TEXT SECTION:

Daniel Anthony D'Aniello (born September 14, 1946) is an American billionaire businessman. He is the cofounder and chairman of the Carlyle Group, a private equity firm headquartered in Washington, D.C.

Biography

Early life
D'Aniello grew up in an Italian-American family in Butler, Pennsylvania, and graduated from Butler Senior High School. He graduated from Syracuse University magna cum laude in 1968, where he was a member of Beta Gamma Sigma, an honor society for business students and scholars. He received an MBA from the Harvard Business School in 1974, where he was a Teagle Foundation Fellow.

Career
He was a financial officer at PepsiCo and TWA. He was later vice president for finance and development at the Marriott Corporation. He was responsible for the valuation of major mergers, acquisitions, divestitures, debt and equity offerings, and project financings.

In 1987, he co-founded the Carlyle Group with William E. Conway Jr., and David Rubenstein. He now serves as chairman of the board.

EXTRACTED DATA:
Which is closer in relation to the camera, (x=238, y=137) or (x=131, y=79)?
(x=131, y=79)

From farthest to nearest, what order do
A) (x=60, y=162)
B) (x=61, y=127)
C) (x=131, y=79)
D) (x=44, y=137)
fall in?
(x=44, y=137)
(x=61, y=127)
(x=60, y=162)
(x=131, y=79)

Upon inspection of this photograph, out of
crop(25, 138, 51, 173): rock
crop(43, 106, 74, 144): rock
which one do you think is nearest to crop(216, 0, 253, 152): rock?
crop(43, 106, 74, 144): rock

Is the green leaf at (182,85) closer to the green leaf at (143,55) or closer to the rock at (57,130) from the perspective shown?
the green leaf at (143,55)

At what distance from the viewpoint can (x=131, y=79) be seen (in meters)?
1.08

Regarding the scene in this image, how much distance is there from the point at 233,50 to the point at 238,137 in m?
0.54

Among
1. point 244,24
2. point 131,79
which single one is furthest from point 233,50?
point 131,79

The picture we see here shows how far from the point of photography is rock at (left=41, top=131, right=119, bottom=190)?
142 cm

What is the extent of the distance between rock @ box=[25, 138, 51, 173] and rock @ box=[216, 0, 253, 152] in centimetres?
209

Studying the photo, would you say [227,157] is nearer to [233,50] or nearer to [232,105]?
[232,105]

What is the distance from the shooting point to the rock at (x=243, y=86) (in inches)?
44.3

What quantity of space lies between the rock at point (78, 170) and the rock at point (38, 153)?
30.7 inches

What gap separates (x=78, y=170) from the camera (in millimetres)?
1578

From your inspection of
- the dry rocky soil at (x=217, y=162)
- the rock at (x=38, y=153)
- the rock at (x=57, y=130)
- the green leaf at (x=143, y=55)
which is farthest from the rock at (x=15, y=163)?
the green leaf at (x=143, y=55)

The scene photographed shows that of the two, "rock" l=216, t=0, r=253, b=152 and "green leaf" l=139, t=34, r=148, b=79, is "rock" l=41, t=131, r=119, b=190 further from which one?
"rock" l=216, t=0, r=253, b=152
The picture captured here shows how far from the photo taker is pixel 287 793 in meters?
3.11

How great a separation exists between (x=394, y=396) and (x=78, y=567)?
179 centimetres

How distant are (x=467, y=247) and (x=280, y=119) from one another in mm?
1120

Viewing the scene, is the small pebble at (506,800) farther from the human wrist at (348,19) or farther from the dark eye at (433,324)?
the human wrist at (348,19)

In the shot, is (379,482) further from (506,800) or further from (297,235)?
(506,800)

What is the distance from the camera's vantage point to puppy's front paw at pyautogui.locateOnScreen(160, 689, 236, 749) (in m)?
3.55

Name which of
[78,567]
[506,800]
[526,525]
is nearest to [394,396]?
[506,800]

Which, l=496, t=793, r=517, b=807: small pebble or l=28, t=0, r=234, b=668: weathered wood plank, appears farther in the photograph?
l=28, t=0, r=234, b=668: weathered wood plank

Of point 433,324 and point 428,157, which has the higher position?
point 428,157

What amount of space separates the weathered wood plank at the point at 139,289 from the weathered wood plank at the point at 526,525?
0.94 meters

LIST OF TASKS:
a) According to the biography of Daniel D'Aniello, in what year did he receive his MBA from Harvard Business School?
b) Name every school that the biography of Daniel D'Aniello says he graduated from.

ANSWERS GIVEN:
a) 1974

b) Butler Senior High School, Syracuse University, Harvard Business School